(Collected data entries)

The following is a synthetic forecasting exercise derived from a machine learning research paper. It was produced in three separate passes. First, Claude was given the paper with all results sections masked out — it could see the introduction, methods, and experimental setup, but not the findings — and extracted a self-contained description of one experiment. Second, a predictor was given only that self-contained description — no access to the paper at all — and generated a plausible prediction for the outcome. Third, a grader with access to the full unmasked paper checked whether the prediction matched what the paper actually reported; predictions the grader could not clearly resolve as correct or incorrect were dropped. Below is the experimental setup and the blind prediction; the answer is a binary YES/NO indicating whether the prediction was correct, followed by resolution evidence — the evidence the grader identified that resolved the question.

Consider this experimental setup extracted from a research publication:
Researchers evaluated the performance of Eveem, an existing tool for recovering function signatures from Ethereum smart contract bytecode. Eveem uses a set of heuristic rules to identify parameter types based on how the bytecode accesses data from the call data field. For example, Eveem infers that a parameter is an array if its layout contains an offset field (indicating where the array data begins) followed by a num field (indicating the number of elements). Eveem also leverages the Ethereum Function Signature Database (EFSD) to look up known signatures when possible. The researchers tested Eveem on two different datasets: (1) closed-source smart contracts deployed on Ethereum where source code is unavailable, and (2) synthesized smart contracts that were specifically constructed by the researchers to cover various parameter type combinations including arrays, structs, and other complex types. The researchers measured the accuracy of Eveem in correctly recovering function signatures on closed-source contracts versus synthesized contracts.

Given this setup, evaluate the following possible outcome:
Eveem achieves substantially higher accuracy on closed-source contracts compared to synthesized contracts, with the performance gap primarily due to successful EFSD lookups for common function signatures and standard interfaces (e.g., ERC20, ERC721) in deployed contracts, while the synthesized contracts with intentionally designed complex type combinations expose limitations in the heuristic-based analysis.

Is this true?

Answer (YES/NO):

_About this task_
This calls for an exact transcription of every entry above.

_Task solution_
The following is a synthetic forecasting exercise derived from a machine learning research paper. It was produced in three separate passes. First, Claude was given the paper with all results sections masked out — it could see the introduction, methods, and experimental setup, but not the findings — and extracted a self-contained description of one experiment. Second, a predictor was given only that self-contained description — no access to the paper at all — and generated a plausible prediction for the outcome. Third, a grader with access to the full unmasked paper checked whether the prediction matched what the paper actually reported; predictions the grader could not clearly resolve as correct or incorrect were dropped. Below is the experimental setup and the blind prediction; the answer is a binary YES/NO indicating whether the prediction was correct, followed by resolution evidence — the evidence the grader identified that resolved the question.

Consider this experimental setup extracted from a research publication:
Researchers evaluated the performance of Eveem, an existing tool for recovering function signatures from Ethereum smart contract bytecode. Eveem uses a set of heuristic rules to identify parameter types based on how the bytecode accesses data from the call data field. For example, Eveem infers that a parameter is an array if its layout contains an offset field (indicating where the array data begins) followed by a num field (indicating the number of elements). Eveem also leverages the Ethereum Function Signature Database (EFSD) to look up known signatures when possible. The researchers tested Eveem on two different datasets: (1) closed-source smart contracts deployed on Ethereum where source code is unavailable, and (2) synthesized smart contracts that were specifically constructed by the researchers to cover various parameter type combinations including arrays, structs, and other complex types. The researchers measured the accuracy of Eveem in correctly recovering function signatures on closed-source contracts versus synthesized contracts.

Given this setup, evaluate the following possible outcome:
Eveem achieves substantially higher accuracy on closed-source contracts compared to synthesized contracts, with the performance gap primarily due to successful EFSD lookups for common function signatures and standard interfaces (e.g., ERC20, ERC721) in deployed contracts, while the synthesized contracts with intentionally designed complex type combinations expose limitations in the heuristic-based analysis.

Is this true?

Answer (YES/NO):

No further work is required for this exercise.